Full disclosure: I am by definition not qualified to have the opinions I am about to express. The book in question, Groundswell, by Charlene Li and Josh Bernoff, is a national bestseller. It says so right on the front cover. I don’t have any bestsellers to my name. The book was also published by Harvard Business Press. I didn’t go to Harvard.
At the library the other day I snagged a copy of a book called Groundswell. I think I grabbed it because of the zany hypo-glasses-like book cover, but I was grabbing a lot of books from the newly-acquired shelf that day, so I can’t be sure.
The authors of Groundswell are both employees of Forrester Research, about which I know almost nothing. I figured maybe it meant something useful in a data-driven way, so a couple of days ago I started reading. Turns out the ‘groundswell’ in the title is the internet + social networking + tech + the inability of the corporations to control their messaging + the author’s desire to identify, brand, trademark and exploit a cultural phenomenon. Not particularly earth-shattering stuff, but okay.
The book itself is designed to bring non-techy types up to date on the groundswell, to teach them how to live with the beast, and even how to turn the groundswell to their advantage.

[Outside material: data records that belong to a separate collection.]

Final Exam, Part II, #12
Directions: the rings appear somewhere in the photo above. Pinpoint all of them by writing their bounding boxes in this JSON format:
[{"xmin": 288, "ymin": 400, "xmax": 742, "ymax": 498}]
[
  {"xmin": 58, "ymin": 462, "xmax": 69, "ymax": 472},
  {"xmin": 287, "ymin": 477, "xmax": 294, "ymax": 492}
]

To which I say, bravo. Anarchy is all well and good, but let’s not get carried away.
Reading into the book I became a bit concerned by the frequency with which the book referred to itself, and particularly its own title, as if it had been written with keyword searches in mind. But all that was forgiven when I finally hauled myself up to page 20, ice axes gleaming in the high-altitude sun, and found, on a craggy outcropping, the single funniest English-language sentence written in the past ten years:
Unlike journalists, bloggers may sometimes mix fact with opinion, report rumors, and fail to disclose conflicts of interest.
I call this kind of sentence an ejection seat, because after I read it I couldn’t go on. The authors may know a great deal about this whole groundswell business, and I may miss out by not reading the rest of the book, but I just can’t do it. Somewhere in the rest of their text is another sentence equally as misguided and oblivious (or calculated) as the one above, but that one might get past me. I might internalize it; even believe.
That such an sentence could be written by smart bestselling people who are qualified by virtue of publication to explain a cultural sea change to other smart people seems to me indicative of something, but as a blogger and non-bestelling writer, I don’t know what it could be.